December 16,2022
TOYLAND — Ukrainian President Volodymyr Zelensky recently posed with this Iranian-made Shahed-136 drone that made an unplanned crash-landing.
Iran denies selling drones to Russia since it invaded Ukraine and has repeatedly asserted that Ukraine has provided no evidence of any such deliveries.
Iranian Defense Minister Mohammad-Reza Ashtiani recently said talk of such Iranian deliveries is based on nothing but “baseless statements and rumors.”
by Warren L. Nelson
The Islamic Republic is almost daily denying it is selling its drones to Russia while Ukraine is almost hourly announcing that it has shot down another Iranian drone.
Ukraine asserts that it is shooting down about 70 to 80 percent of the drones Russia sends into its airspace, but enough have gotten through and struck Ukrainian power plants and waterworks that they are seriously eroding the daily lives of the Ukrainian people which appears to be the whole point of Russia’s purchase of the Iranian drones. Moscow seems to be counting that the drone damage will make Ukrainians so miserable this winter that they will sue for peace.
But, so far, the drones have only made the Ukrainians furious with Iran as well as with Russia. President Volodymyr Zelensky has even made a point of posing beside one of the Iranian drones that crash landed in a Kyiv street.
The drones fly low and slow and are not all that hard to shoot down. Ukrainian troops with rifles are even shooting them out of the sky.
Ukraine has regularly cited Iran’s drone sales to Russia and castigated the Iranian regime in an obvious effort to embarrass it and try to lead it to stop the sales. Zelensky has accused Iran of causing the war to last longer by its sales. A major concern of Europe is that the war not last long.
The Islamic Republic seems to be having some second thoughts about its weapons deal with Russia. Tehran apparently assumed that its drone sales would convince Moscow that it was a reliable and useful ally. And that may well be true. But Tehran now realizes that much of the rest of the world sees it as interfering in a part of the world far from its interests. And much of the Iranian public sees it as selling the Iranian soul to Russian killers.

Material provided:
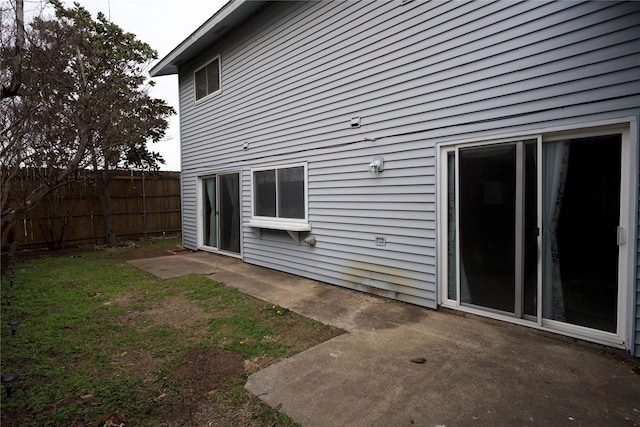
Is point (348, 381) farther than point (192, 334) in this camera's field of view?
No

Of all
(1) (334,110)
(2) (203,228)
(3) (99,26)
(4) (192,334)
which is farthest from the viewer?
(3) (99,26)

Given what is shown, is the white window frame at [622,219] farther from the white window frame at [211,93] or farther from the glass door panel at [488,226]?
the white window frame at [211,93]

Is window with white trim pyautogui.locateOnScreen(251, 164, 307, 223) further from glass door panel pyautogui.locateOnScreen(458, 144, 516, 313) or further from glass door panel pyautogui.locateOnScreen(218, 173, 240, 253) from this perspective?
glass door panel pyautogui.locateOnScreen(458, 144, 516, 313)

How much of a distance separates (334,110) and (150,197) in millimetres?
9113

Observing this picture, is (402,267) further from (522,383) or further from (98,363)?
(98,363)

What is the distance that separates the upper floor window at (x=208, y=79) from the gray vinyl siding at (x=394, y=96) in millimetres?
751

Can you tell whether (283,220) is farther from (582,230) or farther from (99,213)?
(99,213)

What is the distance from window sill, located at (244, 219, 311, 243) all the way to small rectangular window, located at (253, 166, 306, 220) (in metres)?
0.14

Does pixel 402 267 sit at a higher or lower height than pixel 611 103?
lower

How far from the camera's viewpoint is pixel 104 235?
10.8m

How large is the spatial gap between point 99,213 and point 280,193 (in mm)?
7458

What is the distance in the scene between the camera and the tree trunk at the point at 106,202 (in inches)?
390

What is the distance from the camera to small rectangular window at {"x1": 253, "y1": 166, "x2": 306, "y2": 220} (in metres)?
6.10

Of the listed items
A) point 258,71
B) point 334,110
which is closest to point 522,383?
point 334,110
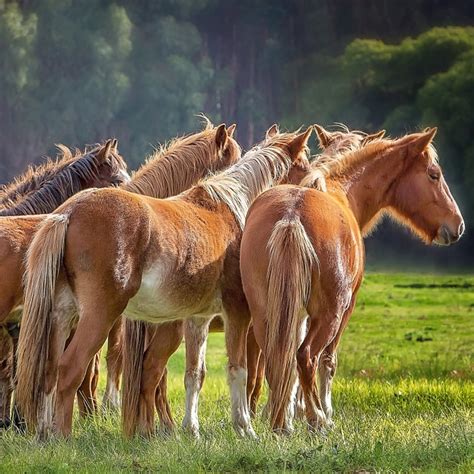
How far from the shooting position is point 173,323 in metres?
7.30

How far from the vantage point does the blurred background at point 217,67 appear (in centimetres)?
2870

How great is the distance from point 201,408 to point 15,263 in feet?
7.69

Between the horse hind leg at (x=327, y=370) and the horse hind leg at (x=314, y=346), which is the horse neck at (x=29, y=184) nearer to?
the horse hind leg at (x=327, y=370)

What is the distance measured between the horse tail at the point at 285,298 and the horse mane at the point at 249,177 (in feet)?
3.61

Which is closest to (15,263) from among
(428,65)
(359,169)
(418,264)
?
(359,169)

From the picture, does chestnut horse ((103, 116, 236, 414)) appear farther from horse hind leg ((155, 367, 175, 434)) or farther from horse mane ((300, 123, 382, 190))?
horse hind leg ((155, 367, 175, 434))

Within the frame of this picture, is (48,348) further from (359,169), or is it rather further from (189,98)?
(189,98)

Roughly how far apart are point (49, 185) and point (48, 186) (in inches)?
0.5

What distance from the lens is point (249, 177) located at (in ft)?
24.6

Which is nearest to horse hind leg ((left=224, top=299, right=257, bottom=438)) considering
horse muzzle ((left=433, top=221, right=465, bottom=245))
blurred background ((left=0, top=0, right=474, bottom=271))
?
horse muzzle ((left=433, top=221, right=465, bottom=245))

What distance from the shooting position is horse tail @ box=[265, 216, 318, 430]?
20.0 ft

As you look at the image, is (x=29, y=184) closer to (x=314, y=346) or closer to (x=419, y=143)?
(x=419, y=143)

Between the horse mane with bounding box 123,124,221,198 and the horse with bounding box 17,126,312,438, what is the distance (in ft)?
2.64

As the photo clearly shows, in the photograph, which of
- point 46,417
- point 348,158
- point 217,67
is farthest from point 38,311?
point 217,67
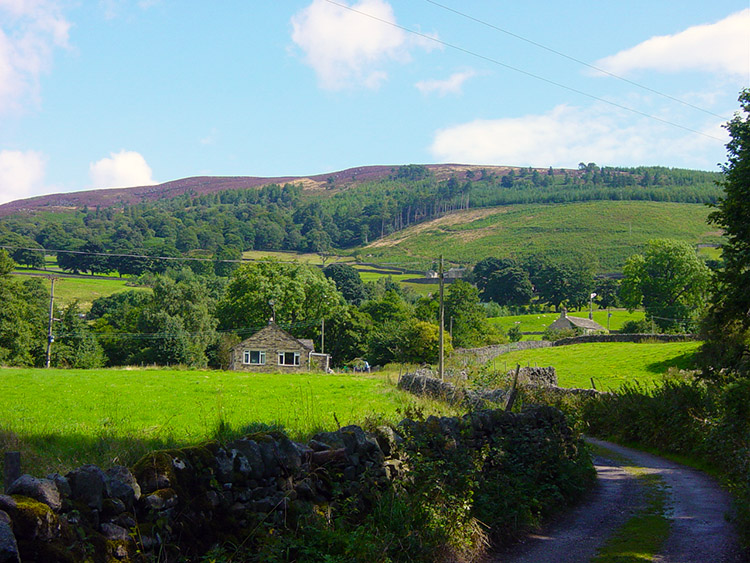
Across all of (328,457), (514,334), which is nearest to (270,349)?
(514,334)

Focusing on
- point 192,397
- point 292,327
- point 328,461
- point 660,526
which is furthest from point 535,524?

List of tasks:
a – According to the article on Iran's drone sales to Russia, what share of the drones Russia sends into its airspace does Ukraine say it shoots down?
b – In the article on Iran's drone sales to Russia, what appears to be Russia's purpose in striking Ukrainian power plants and waterworks with the drones? Answer in one to three sentences.

Set of answers:
a – About 70 to 80 percent.

b – The strikes seriously erode the daily lives of Ukrainians, which appears to be the whole point of Russia's purchase of the drones. Moscow seems to be counting on the damage making Ukrainians so miserable this winter that they will sue for peace.